Die Flugschrift entsteht in Zusammenarbeit des Künstlers Lucas Cranach d. Ä., des Theologen Philipp Melanchthon und des Juristen Johannes Schwertfeger. 1521 erscheint sie anonym in deutschen und lateinischen Ausgaben unter einem neutralen Titelblatt.
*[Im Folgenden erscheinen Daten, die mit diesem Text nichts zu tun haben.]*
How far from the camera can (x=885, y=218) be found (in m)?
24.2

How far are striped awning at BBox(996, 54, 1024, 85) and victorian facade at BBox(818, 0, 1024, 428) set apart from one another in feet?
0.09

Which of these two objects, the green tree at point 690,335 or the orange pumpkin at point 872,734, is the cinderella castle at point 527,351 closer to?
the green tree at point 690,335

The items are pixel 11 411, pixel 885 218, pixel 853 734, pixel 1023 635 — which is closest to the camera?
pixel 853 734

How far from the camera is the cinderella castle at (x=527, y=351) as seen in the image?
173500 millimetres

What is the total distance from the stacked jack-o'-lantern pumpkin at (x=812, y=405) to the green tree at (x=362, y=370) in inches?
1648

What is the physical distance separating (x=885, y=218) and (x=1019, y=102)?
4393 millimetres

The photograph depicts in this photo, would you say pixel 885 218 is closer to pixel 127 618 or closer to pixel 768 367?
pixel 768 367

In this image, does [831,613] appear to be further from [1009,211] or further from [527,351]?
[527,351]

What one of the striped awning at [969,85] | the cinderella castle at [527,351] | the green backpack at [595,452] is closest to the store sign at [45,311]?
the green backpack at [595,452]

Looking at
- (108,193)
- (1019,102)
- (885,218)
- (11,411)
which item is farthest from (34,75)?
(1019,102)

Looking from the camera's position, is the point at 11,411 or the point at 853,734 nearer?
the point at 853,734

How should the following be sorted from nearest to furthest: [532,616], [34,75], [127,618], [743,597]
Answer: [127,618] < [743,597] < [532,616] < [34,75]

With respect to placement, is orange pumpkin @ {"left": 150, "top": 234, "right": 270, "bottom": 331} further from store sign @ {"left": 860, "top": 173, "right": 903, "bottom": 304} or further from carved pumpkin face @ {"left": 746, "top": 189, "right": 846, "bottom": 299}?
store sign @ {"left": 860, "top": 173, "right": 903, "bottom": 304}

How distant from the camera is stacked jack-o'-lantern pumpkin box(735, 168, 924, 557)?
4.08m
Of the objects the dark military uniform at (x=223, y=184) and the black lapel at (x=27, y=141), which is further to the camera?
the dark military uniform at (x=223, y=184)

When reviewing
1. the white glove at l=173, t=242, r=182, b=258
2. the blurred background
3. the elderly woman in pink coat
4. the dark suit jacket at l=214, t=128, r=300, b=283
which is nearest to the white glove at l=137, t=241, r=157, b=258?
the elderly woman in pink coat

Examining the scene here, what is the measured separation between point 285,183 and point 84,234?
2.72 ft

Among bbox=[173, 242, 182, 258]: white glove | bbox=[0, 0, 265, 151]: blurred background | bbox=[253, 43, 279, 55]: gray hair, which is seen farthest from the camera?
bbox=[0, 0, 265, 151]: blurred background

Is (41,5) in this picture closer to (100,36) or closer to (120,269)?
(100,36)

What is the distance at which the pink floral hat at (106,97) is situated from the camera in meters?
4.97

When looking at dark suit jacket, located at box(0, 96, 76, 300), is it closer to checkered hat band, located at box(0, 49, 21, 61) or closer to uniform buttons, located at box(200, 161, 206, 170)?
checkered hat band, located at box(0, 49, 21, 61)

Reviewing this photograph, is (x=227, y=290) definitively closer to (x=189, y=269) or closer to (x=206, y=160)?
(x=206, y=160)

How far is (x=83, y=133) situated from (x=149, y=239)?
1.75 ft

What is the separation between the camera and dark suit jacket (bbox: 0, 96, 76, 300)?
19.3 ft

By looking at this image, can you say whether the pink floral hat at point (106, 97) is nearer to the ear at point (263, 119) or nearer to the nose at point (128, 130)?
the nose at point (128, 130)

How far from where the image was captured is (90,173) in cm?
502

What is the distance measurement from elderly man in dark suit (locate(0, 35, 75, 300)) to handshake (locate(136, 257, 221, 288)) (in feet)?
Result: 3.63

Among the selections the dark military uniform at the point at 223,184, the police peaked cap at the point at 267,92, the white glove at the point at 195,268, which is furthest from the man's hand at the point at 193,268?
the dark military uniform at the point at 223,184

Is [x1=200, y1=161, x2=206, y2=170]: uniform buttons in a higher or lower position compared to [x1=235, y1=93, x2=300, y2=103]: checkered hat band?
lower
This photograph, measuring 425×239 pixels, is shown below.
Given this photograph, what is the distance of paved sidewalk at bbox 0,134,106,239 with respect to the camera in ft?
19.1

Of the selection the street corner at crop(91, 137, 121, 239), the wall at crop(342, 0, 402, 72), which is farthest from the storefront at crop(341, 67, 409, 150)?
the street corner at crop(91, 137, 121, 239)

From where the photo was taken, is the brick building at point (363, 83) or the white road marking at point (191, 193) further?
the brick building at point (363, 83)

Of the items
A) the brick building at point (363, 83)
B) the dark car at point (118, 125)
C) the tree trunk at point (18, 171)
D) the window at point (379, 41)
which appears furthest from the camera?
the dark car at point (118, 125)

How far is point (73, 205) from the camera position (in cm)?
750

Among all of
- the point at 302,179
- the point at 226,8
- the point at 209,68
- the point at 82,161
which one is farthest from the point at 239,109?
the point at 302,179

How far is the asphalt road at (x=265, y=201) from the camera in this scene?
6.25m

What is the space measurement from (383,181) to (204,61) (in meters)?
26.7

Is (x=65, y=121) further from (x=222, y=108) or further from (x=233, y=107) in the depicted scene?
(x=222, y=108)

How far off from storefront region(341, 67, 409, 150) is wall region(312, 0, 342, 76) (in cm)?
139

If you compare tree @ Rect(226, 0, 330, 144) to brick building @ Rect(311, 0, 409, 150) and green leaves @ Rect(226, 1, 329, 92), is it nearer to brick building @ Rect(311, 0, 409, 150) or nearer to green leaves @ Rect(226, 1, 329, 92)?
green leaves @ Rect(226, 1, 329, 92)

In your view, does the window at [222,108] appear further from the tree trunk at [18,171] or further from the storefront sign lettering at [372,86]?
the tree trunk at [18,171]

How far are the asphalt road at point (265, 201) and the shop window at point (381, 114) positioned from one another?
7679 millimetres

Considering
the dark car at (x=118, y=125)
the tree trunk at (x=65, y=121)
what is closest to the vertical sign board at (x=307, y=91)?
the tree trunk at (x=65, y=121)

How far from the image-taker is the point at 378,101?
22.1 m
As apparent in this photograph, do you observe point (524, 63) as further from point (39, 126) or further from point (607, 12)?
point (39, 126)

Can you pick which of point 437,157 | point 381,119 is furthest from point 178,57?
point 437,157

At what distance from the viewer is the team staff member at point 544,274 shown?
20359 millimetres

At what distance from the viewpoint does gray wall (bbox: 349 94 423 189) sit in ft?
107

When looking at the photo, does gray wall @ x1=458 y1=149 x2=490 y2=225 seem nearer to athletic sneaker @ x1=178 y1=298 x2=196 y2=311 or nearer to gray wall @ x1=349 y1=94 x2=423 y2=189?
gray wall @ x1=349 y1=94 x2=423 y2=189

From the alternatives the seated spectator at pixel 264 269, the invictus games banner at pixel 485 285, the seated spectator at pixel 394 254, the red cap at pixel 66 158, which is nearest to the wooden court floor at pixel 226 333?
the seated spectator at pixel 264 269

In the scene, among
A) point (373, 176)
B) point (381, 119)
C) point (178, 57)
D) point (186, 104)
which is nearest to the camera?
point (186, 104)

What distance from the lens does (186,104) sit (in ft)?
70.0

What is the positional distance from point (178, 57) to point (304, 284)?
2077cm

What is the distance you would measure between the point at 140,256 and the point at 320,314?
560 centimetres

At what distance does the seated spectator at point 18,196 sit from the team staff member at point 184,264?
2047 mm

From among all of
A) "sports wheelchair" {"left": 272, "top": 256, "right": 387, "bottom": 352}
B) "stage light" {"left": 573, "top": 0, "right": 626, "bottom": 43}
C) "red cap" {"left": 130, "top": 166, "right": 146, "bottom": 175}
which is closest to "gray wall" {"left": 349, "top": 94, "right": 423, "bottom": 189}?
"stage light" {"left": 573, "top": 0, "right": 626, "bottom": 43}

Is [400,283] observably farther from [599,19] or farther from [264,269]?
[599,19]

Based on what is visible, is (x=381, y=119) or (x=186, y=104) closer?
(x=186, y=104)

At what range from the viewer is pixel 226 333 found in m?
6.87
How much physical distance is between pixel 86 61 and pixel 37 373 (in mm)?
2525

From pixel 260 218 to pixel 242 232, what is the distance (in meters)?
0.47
Luther selbst ist an Konzeption und Ausarbeitung nicht beteiligt, liefert aber in seiner 1520 veröffentlichten Schrift „An den christlichen Adel deutscher Nation“ die argumentative Grundlage für das „Passional“. Seine Kritik am Ausbleiben kirchlicher Reformen spitzt er hier so weit zu, dass er den römischen Papst mit dem in der Offenbarung des Johannes beschriebenen Antichristus gleichsetzt.



Bl. 1v-2r aus: Passional Christi und Antichristi. [Mit Holzschnitten von Lucas
Cranach d. Ä., Text: Philipp Melanchthon]. Wittenberg: Rhau-Grunenberg, 1521.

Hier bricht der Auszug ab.